Prasinezumab, a monoclonal antibody designed to target protein clumps in the brains of people with rapidly progressing Parkinson’s disease, has shown promise in reducing motor symptoms. It is the first experimental monoclonal antibody with such targeting, and a trial of 316 people suggests that it could be a path forward in fighting the disease. However, experts highlight that there are still a number of questions that need to be addressed through more rigorous clinical trials. Parkinson’s is characterized by significant neurological decline leading to tremors, motor control problems, and dementia. It is the second most common neurodegenerative disease after Alzheimer’s in the U.S., affecting at least 500,000 adults.
The PASEDENA study divided 316 participants into three groups, with some receiving different doses of prasinezumab and some receiving a placebo. After following all participants for 52 weeks, those who were taking prasinezumab showed a greater reduction of motor skills deterioration than those taking the placebo. A second phase of the trial is underway to examine the effects of the drug on individuals with a slower progression of the disease over a longer period of time. Another large phase 2 trial called PADOVA is also focusing on populations with rapidly progressing Parkinson’s. While the initial results of the study are promising, experts stress that larger, longer-term studies with diverse populations are needed for a more thorough evaluation of prasinezumab’s clinical utility in Parkinson’s disease management.
The potential of monoclonal antibodies as a treatment for Parkinson’s disease is still under investigation. These antibodies have not traditionally been used to address Parkinson’s symptoms due to challenges in targeting underlying mechanisms, particularly clumps of protein called alpha-synuclein aggregates. Prasinezumab was specifically designed to bind to these clumps and clear them from the brain. However, Daniel Truong, MD, points out that monoclonal antibodies have not yet been approved specifically for the treatment of Parkinson’s due to the complexity of the disease and the need for personalized treatment approaches.

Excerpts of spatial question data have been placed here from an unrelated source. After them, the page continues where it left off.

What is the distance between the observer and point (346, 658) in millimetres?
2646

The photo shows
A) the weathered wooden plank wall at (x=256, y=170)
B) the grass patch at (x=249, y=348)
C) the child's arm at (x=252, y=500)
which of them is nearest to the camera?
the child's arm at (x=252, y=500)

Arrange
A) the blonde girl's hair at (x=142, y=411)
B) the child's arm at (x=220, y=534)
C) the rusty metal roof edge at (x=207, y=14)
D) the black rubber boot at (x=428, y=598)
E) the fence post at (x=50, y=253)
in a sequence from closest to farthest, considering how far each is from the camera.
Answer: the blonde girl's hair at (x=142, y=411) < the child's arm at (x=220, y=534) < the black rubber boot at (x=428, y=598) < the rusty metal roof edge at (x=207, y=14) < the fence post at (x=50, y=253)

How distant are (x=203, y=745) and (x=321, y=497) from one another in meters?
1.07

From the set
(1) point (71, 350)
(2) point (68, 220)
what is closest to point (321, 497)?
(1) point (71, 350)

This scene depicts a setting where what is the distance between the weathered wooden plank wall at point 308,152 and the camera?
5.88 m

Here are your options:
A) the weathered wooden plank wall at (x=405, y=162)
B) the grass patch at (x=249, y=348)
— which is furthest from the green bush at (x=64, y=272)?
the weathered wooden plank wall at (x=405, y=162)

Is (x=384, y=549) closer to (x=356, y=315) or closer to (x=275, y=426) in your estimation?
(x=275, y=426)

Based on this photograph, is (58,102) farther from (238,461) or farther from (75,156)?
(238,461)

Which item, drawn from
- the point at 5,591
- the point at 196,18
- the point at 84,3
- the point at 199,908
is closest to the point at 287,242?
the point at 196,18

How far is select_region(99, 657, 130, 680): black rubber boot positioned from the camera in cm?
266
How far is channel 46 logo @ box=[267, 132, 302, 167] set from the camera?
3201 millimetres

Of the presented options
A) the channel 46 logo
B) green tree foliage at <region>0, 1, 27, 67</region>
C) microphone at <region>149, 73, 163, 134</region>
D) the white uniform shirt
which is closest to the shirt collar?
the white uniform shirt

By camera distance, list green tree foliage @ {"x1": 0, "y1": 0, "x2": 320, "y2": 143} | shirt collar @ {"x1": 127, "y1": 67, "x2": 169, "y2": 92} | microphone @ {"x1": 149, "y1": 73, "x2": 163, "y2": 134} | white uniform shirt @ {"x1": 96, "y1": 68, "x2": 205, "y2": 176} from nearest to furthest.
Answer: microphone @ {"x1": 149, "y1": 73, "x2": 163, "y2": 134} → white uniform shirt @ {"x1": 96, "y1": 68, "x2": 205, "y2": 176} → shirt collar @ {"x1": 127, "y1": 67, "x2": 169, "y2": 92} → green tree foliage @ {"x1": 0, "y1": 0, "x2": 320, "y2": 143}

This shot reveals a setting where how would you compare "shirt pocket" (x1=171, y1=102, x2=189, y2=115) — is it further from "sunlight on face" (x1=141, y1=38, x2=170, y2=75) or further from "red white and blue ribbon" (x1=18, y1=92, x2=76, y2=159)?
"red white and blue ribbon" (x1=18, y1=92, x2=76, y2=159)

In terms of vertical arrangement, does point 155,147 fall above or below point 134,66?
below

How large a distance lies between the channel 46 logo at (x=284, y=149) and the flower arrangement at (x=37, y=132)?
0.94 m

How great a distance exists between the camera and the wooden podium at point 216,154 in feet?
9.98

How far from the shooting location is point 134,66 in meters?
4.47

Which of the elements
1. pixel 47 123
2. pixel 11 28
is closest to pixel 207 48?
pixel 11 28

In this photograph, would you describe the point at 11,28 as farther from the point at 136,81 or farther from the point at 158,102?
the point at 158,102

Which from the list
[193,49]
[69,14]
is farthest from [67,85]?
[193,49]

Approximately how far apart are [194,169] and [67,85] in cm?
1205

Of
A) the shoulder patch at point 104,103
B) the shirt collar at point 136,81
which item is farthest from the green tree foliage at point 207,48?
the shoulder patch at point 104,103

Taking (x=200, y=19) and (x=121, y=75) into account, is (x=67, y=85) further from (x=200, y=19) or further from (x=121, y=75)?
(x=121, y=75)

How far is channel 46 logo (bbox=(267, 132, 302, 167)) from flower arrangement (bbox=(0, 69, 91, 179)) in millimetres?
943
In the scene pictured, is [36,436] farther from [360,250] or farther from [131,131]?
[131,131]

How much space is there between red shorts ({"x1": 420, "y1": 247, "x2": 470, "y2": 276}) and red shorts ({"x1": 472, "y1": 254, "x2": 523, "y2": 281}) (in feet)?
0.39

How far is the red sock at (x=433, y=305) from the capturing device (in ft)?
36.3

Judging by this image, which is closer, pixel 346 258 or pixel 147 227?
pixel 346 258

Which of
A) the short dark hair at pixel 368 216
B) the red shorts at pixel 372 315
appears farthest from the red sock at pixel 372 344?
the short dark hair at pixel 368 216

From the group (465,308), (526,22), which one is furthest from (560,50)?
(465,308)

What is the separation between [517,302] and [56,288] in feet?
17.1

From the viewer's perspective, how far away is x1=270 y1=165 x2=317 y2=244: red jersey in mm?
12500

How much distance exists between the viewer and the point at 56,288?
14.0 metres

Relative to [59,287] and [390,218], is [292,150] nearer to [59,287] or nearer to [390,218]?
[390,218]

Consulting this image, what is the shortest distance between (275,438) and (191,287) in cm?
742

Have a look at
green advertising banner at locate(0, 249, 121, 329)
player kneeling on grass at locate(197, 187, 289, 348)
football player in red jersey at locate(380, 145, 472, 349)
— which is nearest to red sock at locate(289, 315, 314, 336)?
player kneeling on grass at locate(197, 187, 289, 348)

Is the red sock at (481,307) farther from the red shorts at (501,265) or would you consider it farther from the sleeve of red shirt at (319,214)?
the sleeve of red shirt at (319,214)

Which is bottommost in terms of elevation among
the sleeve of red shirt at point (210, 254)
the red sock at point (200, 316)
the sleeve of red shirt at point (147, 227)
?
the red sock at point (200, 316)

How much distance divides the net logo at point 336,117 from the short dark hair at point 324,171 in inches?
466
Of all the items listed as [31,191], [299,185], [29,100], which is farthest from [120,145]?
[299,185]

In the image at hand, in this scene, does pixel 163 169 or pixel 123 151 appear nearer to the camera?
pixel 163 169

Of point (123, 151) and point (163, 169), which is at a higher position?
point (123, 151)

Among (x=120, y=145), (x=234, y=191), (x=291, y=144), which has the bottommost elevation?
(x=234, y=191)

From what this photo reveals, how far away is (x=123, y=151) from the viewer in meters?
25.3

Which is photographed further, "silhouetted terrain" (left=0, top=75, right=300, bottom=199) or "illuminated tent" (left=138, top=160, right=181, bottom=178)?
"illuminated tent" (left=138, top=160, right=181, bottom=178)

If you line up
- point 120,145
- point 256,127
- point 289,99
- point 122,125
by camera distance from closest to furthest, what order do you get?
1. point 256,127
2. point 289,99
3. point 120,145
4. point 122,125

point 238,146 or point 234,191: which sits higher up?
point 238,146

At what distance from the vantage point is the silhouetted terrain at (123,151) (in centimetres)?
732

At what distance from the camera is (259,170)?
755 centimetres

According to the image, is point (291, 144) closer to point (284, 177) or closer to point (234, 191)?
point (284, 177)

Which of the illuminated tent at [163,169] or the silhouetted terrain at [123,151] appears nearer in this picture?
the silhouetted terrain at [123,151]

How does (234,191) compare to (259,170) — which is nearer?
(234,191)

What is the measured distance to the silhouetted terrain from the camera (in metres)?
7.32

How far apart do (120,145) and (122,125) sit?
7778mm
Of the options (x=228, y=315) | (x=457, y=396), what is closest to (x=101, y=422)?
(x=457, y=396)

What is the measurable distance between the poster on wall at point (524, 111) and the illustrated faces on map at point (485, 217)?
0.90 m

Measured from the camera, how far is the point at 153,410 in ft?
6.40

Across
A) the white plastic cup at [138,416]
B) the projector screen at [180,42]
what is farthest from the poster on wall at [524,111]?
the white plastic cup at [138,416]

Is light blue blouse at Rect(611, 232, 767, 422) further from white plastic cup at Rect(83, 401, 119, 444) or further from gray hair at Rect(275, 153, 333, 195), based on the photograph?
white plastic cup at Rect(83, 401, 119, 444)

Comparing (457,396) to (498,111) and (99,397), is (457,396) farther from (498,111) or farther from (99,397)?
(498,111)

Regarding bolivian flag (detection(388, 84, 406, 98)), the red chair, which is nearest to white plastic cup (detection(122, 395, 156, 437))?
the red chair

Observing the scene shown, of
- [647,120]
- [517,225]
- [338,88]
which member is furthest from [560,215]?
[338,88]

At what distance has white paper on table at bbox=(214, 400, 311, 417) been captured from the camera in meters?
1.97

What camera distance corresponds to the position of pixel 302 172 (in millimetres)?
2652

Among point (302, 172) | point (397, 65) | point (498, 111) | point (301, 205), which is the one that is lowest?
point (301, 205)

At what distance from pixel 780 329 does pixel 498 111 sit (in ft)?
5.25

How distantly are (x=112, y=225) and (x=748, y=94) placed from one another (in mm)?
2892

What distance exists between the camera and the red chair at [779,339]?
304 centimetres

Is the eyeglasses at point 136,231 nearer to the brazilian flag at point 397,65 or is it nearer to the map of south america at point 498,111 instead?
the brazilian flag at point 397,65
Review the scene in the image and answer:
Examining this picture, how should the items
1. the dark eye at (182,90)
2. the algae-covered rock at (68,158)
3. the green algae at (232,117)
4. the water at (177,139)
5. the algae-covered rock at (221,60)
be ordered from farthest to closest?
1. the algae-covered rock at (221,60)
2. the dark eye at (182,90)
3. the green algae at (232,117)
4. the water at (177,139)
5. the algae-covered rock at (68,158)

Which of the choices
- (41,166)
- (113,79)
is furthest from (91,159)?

Despite the promising results of the PASEDENA trial, there are challenges in using monoclonal antibodies as a treatment for Parkinson’s, according to Truong. These drugs have large molecular sizes that may prevent them from crossing the blood-brain barrier, and the disease itself varies from person to person. Parkinson’s disease is heterogeneous, with variability in symptoms, disease progression, and underlying pathology among individuals. Personalized medicine approaches that consider individual variability in disease pathology and genetics may be necessary to optimize treatment outcomes.
Allder recommends several approaches besides monoclonal antibodies that can help address Parkinson’s symptoms. Deep brain stimulation, MAO-B and COMT inhibitors, anticholinergic drugs, and glutamate modulators can help adjust the chemical imbalances contributing to disease progression, such as a lack of dopamine. Research is ongoing to explore new treatments that protect the brain. Truong emphasizes the need for further research given the small sample size and relatively short period of time covered in the PASEDENA trial. The findings of the study may not be generalizable to all individuals with Parkinson’s disease, as the study population may have specific characteristics or be enriched for certain subgroups.